BE quer que pais de filhos até 12 anos possam optar por teletrabalho de forma unilateral
A lei laboral diz hoje que pais de crianças até três anos podem pedir para teletrabalhar, sem que o empregador possa recusar. BE quer que trabalhadores com filhos até 12 anos tenham mesmo direito.
O Bloco de Esquerda quer que os trabalhadores com filhos menores de 12 anos possam optar por exercer as suas funções em teletrabalho ou em regime de trabalho à distância, mesmo contra a vontade do empregador, isto é, sem que este possa opor-se ao pedido. Isto desde que o trabalho em causa seja compatível com a modalidade remota e que a entidade patronal disponha de recursos e meios para o efeito. Esta proposta consta do ante-projeto de lei apresentado, esta quinta-feira, pelo Bloco de Esquerda na Assembleia da República, cujo objetivo é alterar o regime jurídico-laboral do teletrabalho, “garantindo maior proteção ao trabalhador”.

DADOS GUARDADOS:
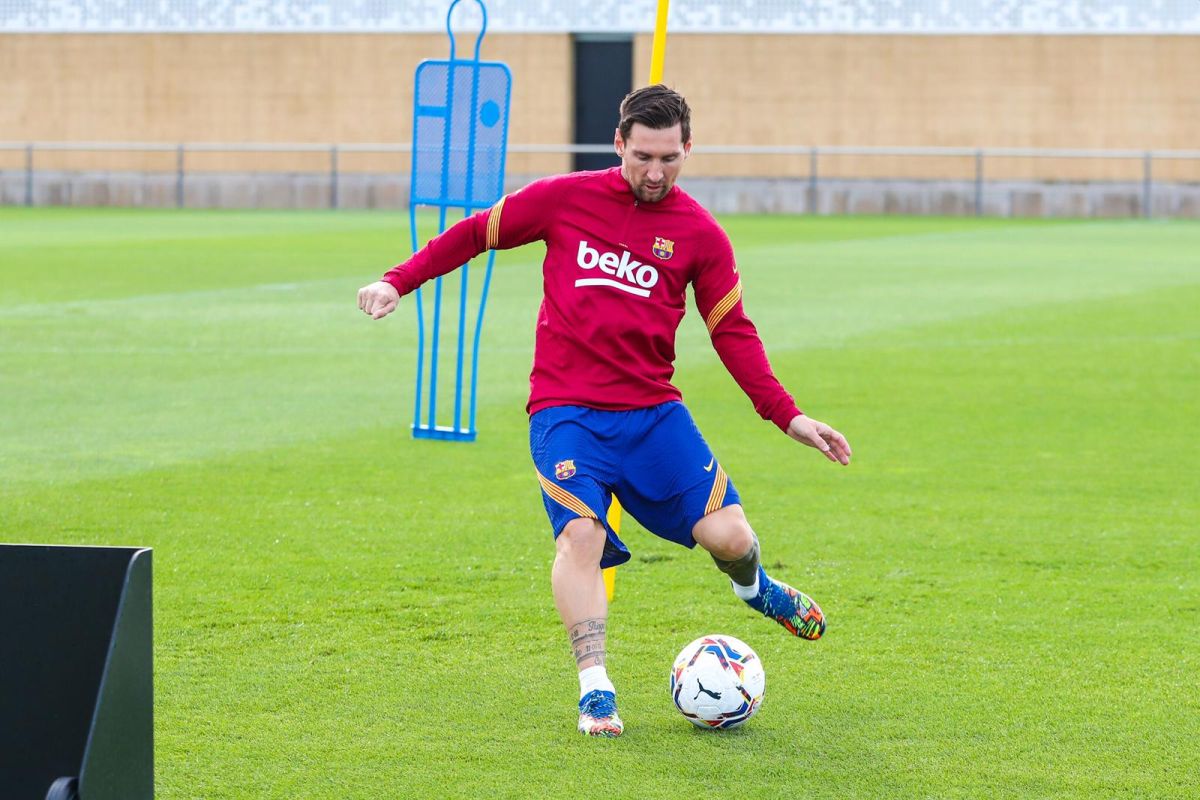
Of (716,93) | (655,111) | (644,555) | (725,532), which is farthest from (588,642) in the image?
(716,93)

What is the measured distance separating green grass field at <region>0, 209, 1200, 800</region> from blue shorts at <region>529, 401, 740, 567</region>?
59 cm

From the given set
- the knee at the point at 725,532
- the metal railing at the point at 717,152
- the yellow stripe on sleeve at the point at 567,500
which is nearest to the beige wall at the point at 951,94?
the metal railing at the point at 717,152

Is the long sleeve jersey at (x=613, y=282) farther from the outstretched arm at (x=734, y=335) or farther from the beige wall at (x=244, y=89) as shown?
the beige wall at (x=244, y=89)

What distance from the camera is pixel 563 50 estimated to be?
43844 millimetres

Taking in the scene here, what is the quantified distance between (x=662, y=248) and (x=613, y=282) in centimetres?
18

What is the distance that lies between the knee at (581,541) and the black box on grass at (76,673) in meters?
1.60

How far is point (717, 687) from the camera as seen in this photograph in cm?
525

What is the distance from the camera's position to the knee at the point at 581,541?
5352mm

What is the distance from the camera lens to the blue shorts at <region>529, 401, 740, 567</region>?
17.8ft

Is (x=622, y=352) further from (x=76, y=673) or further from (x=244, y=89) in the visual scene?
(x=244, y=89)

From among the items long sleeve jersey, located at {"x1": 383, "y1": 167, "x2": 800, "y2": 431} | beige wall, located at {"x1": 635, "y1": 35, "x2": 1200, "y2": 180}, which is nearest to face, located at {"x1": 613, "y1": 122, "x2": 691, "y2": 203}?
long sleeve jersey, located at {"x1": 383, "y1": 167, "x2": 800, "y2": 431}

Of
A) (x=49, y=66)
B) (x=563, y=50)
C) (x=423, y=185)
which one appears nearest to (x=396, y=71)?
(x=563, y=50)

INSTRUÇÕES DA TAREFA: Repita na íntegra o texto sobre o teletrabalho para pais de filhos até 12 anos, sem qualquer alteração.

ÁREA DE RESPOSTA:
BE quer que pais de filhos até 12 anos possam optar por teletrabalho de forma unilateral
A lei laboral diz hoje que pais de crianças até três anos podem pedir para teletrabalhar, sem que o empregador possa recusar. BE quer que trabalhadores com filhos até 12 anos tenham mesmo direito.
O Bloco de Esquerda quer que os trabalhadores com filhos menores de 12 anos possam optar por exercer as suas funções em teletrabalho ou em regime de trabalho à distância, mesmo contra a vontade do empregador, isto é, sem que este possa opor-se ao pedido. Isto desde que o trabalho em causa seja compatível com a modalidade remota e que a entidade patronal disponha de recursos e meios para o efeito. Esta proposta consta do ante-projeto de lei apresentado, esta quinta-feira, pelo Bloco de Esquerda na Assembleia da República, cujo objetivo é alterar o regime jurídico-laboral do teletrabalho, “garantindo maior proteção ao trabalhador”.